Excerpted text:
☆ ☆ ☆ ☆

Paper Trading Vs The Real Deal

Discussion in 'Trading' started by jho, Apr 11, 2006.

  1. Again, I repost as I have modified some of its contents.
    Hopefully I won't need to change again in the near future. ;P

    =======================

    Your experience will not change Mr. Market. Your experience will only change you. :(

    Mr. Market will not change to suit your trading system. You need develop a trading system to suit Mr. Market. :)

    Novices adapt their trading systems to their emotions, & no more.
    Intermediates adapt their trading systems to their emotions, & adapt their emotions to Mr. Market.
    Experts adapt their trading system to Mr. Market, just straight away.

    Novices won't learn from their own lessons.
    Intermediates will learn from their own lessons.
    Experts will learn from others' & their own lessons.

    Novices rely on their psychology to win.
    Intermediates trains their psychology to win.
    Experts ignore their psychology to win.

☆ ☆ ☆ ☆

Data to use:
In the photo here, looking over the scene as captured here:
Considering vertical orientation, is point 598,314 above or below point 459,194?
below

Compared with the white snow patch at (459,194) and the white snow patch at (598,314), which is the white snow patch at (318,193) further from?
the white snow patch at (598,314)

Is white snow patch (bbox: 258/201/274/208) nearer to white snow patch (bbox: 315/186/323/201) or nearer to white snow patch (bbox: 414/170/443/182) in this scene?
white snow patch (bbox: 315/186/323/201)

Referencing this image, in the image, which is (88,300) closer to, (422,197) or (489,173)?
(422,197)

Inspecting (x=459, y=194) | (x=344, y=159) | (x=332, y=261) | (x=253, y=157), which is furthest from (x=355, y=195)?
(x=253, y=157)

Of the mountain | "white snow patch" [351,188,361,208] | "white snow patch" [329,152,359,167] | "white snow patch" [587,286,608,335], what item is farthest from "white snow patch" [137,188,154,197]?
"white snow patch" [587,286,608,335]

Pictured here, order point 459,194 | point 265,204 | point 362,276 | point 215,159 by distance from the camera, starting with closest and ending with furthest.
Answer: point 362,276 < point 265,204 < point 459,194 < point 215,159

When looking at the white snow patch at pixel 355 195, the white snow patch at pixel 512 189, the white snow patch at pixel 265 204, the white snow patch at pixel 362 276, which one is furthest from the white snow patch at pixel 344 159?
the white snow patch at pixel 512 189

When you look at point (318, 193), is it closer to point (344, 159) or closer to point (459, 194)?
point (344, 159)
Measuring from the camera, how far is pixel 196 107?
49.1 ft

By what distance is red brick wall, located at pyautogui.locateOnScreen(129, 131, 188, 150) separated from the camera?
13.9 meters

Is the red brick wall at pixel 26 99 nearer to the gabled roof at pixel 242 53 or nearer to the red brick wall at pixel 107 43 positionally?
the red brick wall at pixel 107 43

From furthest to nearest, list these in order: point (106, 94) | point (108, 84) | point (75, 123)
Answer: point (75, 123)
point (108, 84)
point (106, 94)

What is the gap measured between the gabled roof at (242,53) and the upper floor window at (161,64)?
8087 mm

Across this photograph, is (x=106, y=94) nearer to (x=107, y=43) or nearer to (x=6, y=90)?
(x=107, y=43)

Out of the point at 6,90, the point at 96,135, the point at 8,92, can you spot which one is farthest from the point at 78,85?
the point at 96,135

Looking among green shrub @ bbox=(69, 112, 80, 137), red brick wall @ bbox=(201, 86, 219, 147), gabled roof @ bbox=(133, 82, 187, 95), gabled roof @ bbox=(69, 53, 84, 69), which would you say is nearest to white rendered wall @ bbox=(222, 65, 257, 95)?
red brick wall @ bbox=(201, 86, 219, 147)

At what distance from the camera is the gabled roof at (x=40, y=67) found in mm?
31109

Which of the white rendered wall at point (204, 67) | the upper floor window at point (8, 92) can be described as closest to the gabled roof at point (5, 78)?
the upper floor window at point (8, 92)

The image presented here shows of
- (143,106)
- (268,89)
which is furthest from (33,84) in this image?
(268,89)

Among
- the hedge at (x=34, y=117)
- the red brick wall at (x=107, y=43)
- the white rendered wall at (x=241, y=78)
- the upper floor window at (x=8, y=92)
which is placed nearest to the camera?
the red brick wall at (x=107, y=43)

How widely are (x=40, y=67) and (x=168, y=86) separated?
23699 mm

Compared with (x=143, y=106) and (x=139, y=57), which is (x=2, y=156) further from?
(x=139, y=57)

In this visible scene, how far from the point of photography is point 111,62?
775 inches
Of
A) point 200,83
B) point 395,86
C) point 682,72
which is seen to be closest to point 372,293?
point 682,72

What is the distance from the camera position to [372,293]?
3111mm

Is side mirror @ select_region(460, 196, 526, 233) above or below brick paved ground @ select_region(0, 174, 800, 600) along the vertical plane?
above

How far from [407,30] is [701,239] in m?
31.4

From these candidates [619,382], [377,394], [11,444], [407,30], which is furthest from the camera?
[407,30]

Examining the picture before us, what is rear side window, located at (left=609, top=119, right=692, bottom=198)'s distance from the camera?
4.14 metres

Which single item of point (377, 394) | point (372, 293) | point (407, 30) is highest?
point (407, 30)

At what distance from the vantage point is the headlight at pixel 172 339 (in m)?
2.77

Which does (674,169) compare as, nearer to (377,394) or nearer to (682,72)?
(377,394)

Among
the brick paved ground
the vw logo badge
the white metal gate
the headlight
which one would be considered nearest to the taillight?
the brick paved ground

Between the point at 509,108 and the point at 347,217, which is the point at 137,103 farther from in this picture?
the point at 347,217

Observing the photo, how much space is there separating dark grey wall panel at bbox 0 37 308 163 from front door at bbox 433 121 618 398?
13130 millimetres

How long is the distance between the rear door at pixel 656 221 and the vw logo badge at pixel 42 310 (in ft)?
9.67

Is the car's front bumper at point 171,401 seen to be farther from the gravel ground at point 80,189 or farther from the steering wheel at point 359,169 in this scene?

☆ ☆ ☆ ☆

Required work:
a) List the three levels of trader that the trading text compares.
b) Turn the stretch of the records from their start through the line containing "Answer: point 362,276" into a numbered list, leaving out blank lines.

Answers for the exercise:
a) Novices, Intermediates, Experts

b)
1. In the photo here, looking over the scene as captured here:
2. Considering vertical orientation, is point 598,314 above or below point 459,194?
3. below
4. Compared with the white snow patch at (459,194) and the white snow patch at (598,314), which is the white snow patch at (318,193) further from?
5. the white snow patch at (598,314)
6. Is white snow patch (bbox: 258/201/274/208) nearer to white snow patch (bbox: 315/186/323/201) or nearer to white snow patch (bbox: 414/170/443/182) in this scene?
7. white snow patch (bbox: 315/186/323/201)
8. Referencing this image, in the image, which is (88,300) closer to, (422,197) or (489,173)?
9. (422,197)
10. Inspecting (x=459, y=194) | (x=344, y=159) | (x=332, y=261) | (x=253, y=157), which is furthest from (x=355, y=195)?
11. (x=253, y=157)
12. Of the mountain | "white snow patch" [351,188,361,208] | "white snow patch" [329,152,359,167] | "white snow patch" [587,286,608,335], what item is farthest from "white snow patch" [137,188,154,197]?
13. "white snow patch" [587,286,608,335]
14. Pictured here, order point 459,194 | point 265,204 | point 362,276 | point 215,159 by distance from the camera, starting with closest and ending with furthest.
15. Answer: point 362,276 < point 265,204 < point 459,194 < point 215,159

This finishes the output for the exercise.